The indictment accuses Mapes of lying when asked about Madigan’s interactions with McClain.

“While the government can cite certain tapes in which Mr. McClain and Mr. Mapes spoke after Mr. Mapes retired in 2018, none of these tapes demonstrates that Mr. Mapes was lying on March 31, 2021 when he said that he could not recall in response to vague questions about ‘duties’, ‘assignments’ and ‘work’ from two to four years earlier,” Porter wrote in the motion. “Indeed, the government never broadcast those conversations for Mr. Mapes before the grand jury – and the government did not even refer to those conversations in an effort to jog his memory or probe his understanding of what Mr. McClain was talking about at the during these conversations. “

Additionally, Porter filed a motion to strike out references to Mapes’ immunity agreement, arguing that it was irrelevant and that prosecutors included it to make Mapes look bad.

“One of the possible motives for adding such language to the indictment is to send a signal to other witnesses the government was trying to interview in 2021 regarding its investigation of Mr. Madigan. Indeed, this act of The indictment was delivered with remarkable speed – it was less than 60 days between Mr. Mapes’ testimony and the return of an indictment containing specific language about the immune nature of his testimony,” Porter wrote. in a separate motion “While the government may have a motive to acquaint other potential witnesses with the weapons at its disposal, the fact of the immunization is irrelevant to the charges against Mr. Mapes.”

Prosecutors have until May 3 to respond to defense requests. The next status hearing is scheduled for 9 a.m. on June 1.

Mapes served as Madigan’s chief of staff, House Clerk and executive director of the Illinois Democratic Party. Mapes was fired from those positions under Madigan in 2018 after public allegations of sexual harassment. an inspector general report in 2019, said Mapes should no longer be allowed to work for the state government.

In March, federal prosecutors charged Madigan, 79, with 22 counts of corruption, including bribery, fraud and racketeering. Madigan was one of Illinois’ most powerful politicians. Until 2021, he controlled legislation passed to the Illinois House as speaker and the finances of the Illinois Democratic Party as party chairman.

If convicted on the most serious felony charges, Madigan could face up to 20 years in prison.

The indictment also seeks the forfeiture of $2.8 million in alleged illegal profits from Madigan.
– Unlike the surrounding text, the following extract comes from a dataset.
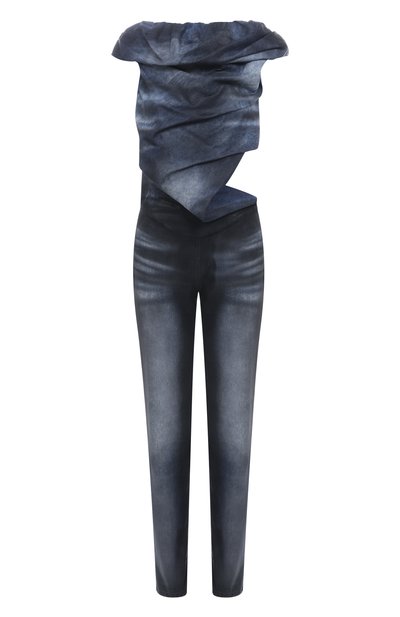 Женский джинсовый комбинезон DIESEL, арт. A19066/068RR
The charges stem from Madigan and McClain’s dealings with the state’s largest utility, ComEd, as well as other companies that had sought to influence legislation in Springfield. ComEd is the only company identified by name in the indictment.

In 2020, federal prosecutors and Exelon subsidiary ComEd reached a deferred prosecution agreement. As part of the deal, the utility admitted paying $1.3 million in jobs and contracts to Madigan associates over nine years to influence the former House speaker. ComEd agreed to pay a $200 million fine. A former ComEd official, Fidel Marquez, pleaded guilty to corruption charges in September 2020.
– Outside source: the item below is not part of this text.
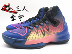 Li Ning giày bóng rổ phantom tím đen màu xanh mùa xuân và mùa thu cao để giúp hấp thụ sốc mang boots giày thể thao ABAM007-1-3 giày bóng rổ curry Giày bóng rổ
Prosecutors also allege that former Chicago Ald. Danny Solis has agreed to help run the affairs of Madigan’s personal law firm, Madigan & Getzendanner, which specializes in disputing property tax bills for its clients. In exchange, prosecutors say Madigan agreed to ask Governor JB Pritzker to appoint Solis to a state board position that would pay $93,926 a year after Solis retired from the Chicago City Council. Solis is referred to as Alderman A throughout the indictment

Madigan and McClain have pleaded not guilty to the charges.